= Written exercise =
Extract the listing in its entirety, keeping each line identical to the original.

[Scene question records]
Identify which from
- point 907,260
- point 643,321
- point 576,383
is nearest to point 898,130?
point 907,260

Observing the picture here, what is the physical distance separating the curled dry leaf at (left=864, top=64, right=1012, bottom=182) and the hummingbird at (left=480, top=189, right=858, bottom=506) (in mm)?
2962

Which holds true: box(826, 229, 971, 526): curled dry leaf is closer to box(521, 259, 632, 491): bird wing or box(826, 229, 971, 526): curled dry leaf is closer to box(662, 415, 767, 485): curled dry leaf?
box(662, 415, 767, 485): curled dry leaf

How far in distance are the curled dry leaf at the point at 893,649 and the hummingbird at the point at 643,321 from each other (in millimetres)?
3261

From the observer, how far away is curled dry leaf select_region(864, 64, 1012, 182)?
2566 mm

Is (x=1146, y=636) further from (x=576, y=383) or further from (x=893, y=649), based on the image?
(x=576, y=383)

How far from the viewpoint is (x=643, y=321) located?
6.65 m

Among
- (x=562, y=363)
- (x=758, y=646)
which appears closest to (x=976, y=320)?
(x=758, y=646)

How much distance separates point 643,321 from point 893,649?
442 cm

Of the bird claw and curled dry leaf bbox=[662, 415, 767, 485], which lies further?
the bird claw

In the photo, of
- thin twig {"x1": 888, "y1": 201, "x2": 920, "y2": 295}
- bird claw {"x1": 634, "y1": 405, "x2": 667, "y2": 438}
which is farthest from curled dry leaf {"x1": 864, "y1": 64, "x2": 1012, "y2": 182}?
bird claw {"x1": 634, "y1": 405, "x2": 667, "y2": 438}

= Written solution =
Identify which from
- point 907,260
- point 643,321
- point 576,383
is nearest to point 898,130?
point 907,260

Observing the picture here, what is the physical distance separating the curled dry leaf at (left=864, top=64, right=1012, bottom=182) and the hummingbird at (left=480, top=189, right=858, bottom=506) (in mm)?
2962

Which holds true: box(826, 229, 971, 526): curled dry leaf is closer to box(521, 259, 632, 491): bird wing or box(826, 229, 971, 526): curled dry leaf is closer to box(662, 415, 767, 485): curled dry leaf?
box(662, 415, 767, 485): curled dry leaf

How far in distance are the curled dry leaf at the point at 893,649 and the hummingbird at the point at 643,321 from each other (in millimetres)?
3261

From the observer, how far away is curled dry leaf select_region(864, 64, 1012, 182)?
2566 mm

Is (x=1146, y=636) further from (x=576, y=383) or further from (x=893, y=649), based on the image?
(x=576, y=383)

How far from the viewpoint is (x=643, y=321) located?
6.65 m

Among
- (x=562, y=363)
- (x=758, y=646)
which appears closest to (x=976, y=320)?
(x=758, y=646)

How much distance separates point 643,321 from point 893,649?
442 cm

Of the bird claw and curled dry leaf bbox=[662, 415, 767, 485], which lies further?
the bird claw

In the photo, of
- thin twig {"x1": 888, "y1": 201, "x2": 920, "y2": 295}
- bird claw {"x1": 634, "y1": 405, "x2": 667, "y2": 438}
which is farthest from curled dry leaf {"x1": 864, "y1": 64, "x2": 1012, "y2": 182}?
bird claw {"x1": 634, "y1": 405, "x2": 667, "y2": 438}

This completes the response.